BRIEF -
From the court opinion below, pull out everything from "As for the second" down to "Kan. at 148–49.", word for word.

As for the second step, our Supreme Court has instructed:

“ ‘If the double jeopardy issue arises because of convictions on multiple counts for violation of a single statute, the test is: How has the legislature defined the scope of conduct which will comprise one violation of the statute? Under this test, the statutory definition of the crime determines what the legislature intended as the allowable unit of prosecution. There can be only one conviction for each allowable unit of prosecution.’ “ 295 Kan. at 148–49.

Ferenz challenges his aggravated indecent liberties with a child convictions as multiplicitous and his aggravated criminal sodomy convictions as multiplicitous. The two aggravated indecent liberties with a child convictions arise from a violation of a single statute. Likewise, the two aggravated criminal sodomy convictions arise from a violation of a separate single statute. As a result, the “unit of prosecution” test applies as to each statute. We will first address Ferenz' multiple convictions of aggravated indecent liberties with a child followed by his multiple convictions of aggravated criminal sodomy.

Aggravated indecent liberties with a child convictions

Counts 4 and 5 of the original information charged Ferenz with two separate counts of aggravated indecent liberties with a child. See K.S.A.2014 Supp. 21–5506(b)(3)(A). At the preliminary hearing, the prosecutor explained that the charges of aggravated indecent liberties were based upon C.J. touching Ferenz and Ferenz touching C.J., both in the shower. The subsequently filed bill of particulars matched the prosecutor's statements at the preliminary hearing. By the time closing argument occurred, the State had filed an amended information, which included the two charges of aggravated indecent liberties with a child as counts 3 and 4. In closing argument, the State explained:

“Count III is the ag [sic ] indecent-Count III and IV are the ag [sic ] indecent liberties. And again, it's him touching her and her touching him, and I want to make sure it's clear on what we're saying. This-both of the ag [sic ] indecent liberties are based on what [C.J.] said happened in the shower. And on Count III it says that the defendant engaged in lewd touching. And what we mean by that is that the defendant was the one touching her. Count IV says that the defendant submitted to touching. That means that the defendant allowed her to touch him.”

Moreover, during deliberations, the jury sent out a question asking: “Are Counts III and IV restricted to the activity that occurred in the shower?” The district court—with no objection from the State—replied: “Yes.” Thus, it is clear from the record that the aggravated indecent liberties with a child convictions were based upon C.J. touching Ferenz and Ferenz touching C.J., both in the shower.

SUPPLIED MATERIAL -
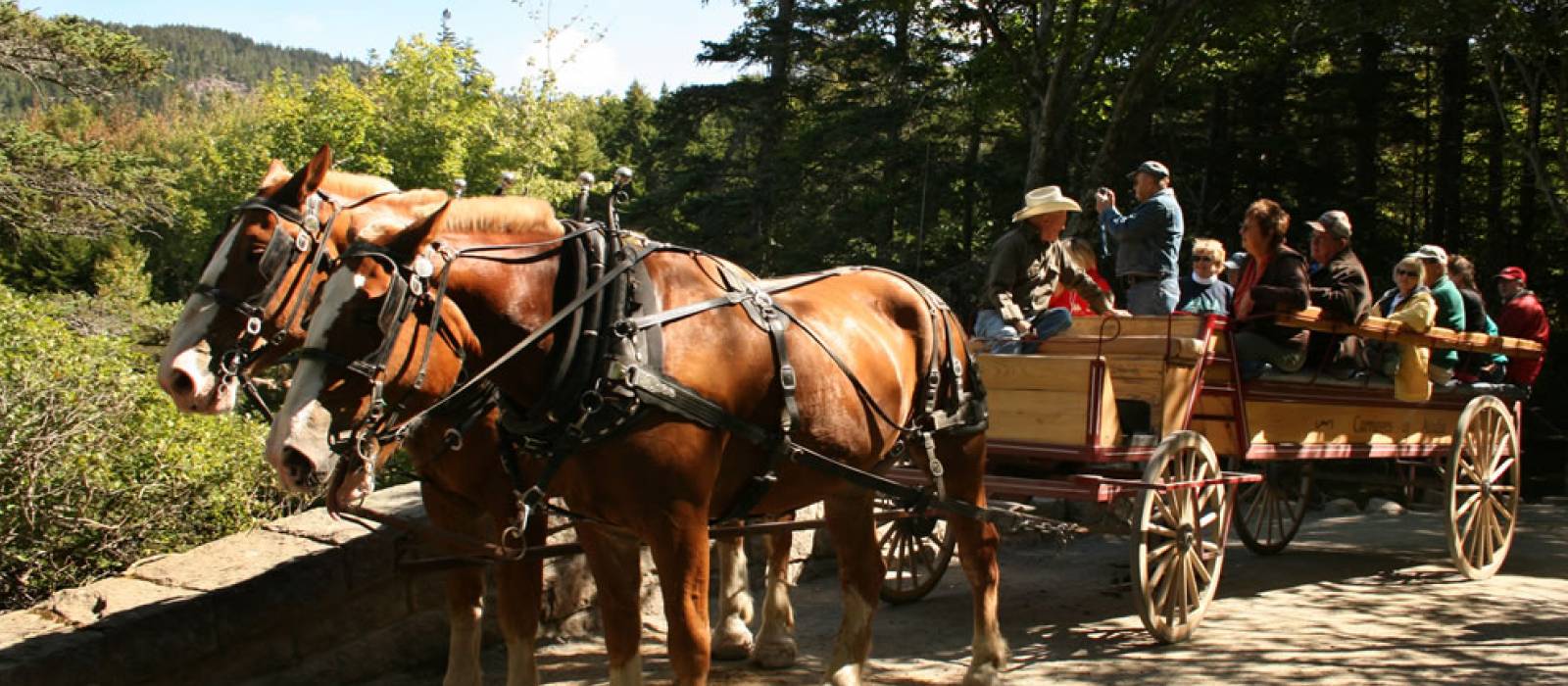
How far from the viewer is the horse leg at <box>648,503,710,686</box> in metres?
3.86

RESULT OF THIS TASK -
As for the second step, our Supreme Court has instructed:

“ ‘If the double jeopardy issue arises because of convictions on multiple counts for violation of a single statute, the test is: How has the legislature defined the scope of conduct which will comprise one violation of the statute? Under this test, the statutory definition of the crime determines what the legislature intended as the allowable unit of prosecution. There can be only one conviction for each allowable unit of prosecution.’ “ 295 Kan. at 148–49.